En mars 2017, le couperet était tombé : le vote par internet, instauré en 2012 pour les Français de l’étranger n’était plus une option pour les législatives. La principale raison ? Un contexte mondial instable, entaché de soupçons importants de piratage. En 2022, après deux tests grandeur nature (TGN), la modalité de vote en ligne a été validée et mise en place, entre autres, par le prestataire Voxaly Docapost, qui s’engageait sur trois points primordiaux : la sécurité, le respect du secret et la sincérité du vote. Les Français de l’étranger ont ainsi pu voter sur leur ordinateur, leur tablette ou leur smartphone du 27 mai au 1er juin au 1er tour, puis du 10 au 15 juin au 2nd tour.

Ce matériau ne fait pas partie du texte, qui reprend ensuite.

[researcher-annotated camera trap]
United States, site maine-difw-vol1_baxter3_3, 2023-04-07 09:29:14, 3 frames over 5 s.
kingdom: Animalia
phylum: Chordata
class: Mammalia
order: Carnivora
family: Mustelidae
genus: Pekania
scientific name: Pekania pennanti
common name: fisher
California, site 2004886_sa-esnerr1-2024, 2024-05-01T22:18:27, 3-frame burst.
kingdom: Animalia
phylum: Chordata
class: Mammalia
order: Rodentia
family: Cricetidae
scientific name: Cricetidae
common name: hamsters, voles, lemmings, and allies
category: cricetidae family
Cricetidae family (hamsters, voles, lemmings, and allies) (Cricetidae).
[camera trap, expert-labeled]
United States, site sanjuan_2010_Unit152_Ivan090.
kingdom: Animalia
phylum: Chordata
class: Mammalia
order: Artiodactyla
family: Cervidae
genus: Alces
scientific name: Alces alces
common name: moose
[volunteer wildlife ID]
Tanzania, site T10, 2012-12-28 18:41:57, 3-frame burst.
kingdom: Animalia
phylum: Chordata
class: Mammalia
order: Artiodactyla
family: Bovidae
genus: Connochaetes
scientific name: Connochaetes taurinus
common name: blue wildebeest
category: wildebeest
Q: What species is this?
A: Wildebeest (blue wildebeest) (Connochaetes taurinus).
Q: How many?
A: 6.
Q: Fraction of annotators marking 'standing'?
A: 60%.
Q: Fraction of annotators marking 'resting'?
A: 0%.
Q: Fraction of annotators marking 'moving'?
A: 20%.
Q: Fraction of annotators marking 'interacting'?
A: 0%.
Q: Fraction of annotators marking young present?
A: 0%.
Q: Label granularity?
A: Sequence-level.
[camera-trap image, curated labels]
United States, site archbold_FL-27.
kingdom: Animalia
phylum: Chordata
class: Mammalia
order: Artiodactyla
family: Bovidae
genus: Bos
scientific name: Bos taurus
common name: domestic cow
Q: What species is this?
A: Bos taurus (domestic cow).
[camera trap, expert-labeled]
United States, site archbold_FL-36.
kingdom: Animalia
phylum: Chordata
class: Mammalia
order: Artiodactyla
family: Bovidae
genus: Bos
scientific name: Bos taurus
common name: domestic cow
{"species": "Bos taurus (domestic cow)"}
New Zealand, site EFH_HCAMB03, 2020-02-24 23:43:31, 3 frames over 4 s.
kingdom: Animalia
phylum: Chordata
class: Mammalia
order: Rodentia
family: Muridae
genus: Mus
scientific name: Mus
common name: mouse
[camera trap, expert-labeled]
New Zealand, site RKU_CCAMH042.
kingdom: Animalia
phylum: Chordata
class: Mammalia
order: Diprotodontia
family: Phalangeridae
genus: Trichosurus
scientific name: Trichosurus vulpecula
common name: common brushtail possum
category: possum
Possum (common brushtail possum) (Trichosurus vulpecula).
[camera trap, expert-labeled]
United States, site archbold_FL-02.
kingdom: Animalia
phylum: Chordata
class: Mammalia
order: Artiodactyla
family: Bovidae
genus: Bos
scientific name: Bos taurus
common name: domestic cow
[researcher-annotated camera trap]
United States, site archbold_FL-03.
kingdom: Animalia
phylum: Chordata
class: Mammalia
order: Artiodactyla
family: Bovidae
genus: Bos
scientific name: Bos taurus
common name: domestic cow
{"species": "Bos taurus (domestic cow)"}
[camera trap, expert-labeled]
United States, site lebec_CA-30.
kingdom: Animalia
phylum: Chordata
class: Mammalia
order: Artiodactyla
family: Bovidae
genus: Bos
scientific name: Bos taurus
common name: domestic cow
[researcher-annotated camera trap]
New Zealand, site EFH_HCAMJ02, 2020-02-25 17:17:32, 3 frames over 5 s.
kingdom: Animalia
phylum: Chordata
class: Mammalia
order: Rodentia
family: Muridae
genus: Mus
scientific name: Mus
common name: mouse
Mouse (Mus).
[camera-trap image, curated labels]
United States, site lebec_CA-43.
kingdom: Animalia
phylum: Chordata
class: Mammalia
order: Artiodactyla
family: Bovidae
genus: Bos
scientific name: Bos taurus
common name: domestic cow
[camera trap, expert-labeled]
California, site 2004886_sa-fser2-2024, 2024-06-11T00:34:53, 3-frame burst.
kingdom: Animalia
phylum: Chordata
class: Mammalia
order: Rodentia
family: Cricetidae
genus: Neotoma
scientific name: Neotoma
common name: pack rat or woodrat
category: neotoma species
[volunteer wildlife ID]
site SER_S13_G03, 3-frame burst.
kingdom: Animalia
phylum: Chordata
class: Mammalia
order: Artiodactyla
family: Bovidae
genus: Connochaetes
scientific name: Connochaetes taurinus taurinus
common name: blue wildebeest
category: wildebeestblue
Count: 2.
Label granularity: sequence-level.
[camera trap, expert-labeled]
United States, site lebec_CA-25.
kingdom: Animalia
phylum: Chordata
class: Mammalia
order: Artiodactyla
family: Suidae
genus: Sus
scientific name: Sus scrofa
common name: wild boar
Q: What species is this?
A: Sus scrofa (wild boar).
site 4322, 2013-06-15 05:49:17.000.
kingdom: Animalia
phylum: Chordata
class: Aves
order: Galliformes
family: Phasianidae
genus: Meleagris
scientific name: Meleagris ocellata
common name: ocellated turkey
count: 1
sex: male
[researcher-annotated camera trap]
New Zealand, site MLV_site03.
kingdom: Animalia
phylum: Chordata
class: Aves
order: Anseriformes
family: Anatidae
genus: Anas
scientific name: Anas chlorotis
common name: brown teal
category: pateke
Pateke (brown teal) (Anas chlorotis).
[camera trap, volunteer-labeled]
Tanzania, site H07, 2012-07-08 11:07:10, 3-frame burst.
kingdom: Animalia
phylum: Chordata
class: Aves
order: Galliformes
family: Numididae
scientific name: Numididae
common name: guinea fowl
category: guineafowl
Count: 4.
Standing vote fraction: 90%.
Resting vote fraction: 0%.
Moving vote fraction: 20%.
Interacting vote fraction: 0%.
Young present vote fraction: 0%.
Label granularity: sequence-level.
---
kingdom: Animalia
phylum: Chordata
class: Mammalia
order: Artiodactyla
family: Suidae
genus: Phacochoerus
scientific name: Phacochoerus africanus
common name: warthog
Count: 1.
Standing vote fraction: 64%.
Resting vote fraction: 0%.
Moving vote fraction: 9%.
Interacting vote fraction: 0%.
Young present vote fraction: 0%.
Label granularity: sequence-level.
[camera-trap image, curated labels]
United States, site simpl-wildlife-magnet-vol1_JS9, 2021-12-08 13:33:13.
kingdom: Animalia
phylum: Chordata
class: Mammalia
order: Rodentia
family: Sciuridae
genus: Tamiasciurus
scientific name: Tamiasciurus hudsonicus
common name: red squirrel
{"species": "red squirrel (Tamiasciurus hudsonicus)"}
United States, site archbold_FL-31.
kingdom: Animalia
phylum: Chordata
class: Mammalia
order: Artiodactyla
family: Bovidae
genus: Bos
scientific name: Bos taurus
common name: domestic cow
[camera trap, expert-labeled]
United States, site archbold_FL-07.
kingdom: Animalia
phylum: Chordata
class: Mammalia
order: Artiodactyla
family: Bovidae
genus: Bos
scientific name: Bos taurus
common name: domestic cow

Un 1er tour satisfaisant, mais entaché par des bugs
Après avoir reçu un identifiant et un mot de passe respectivement par email et SMS, environ 250.000 Français à l’étranger ont fait le choix de voter en ligne pour le 1er tour, soit 17,32% des inscrits. Une modalité de vote plébiscitée par 3 votants sur 4, qui avaient le choix entre l’urne, la procuration, le vote par correspondance et Internet.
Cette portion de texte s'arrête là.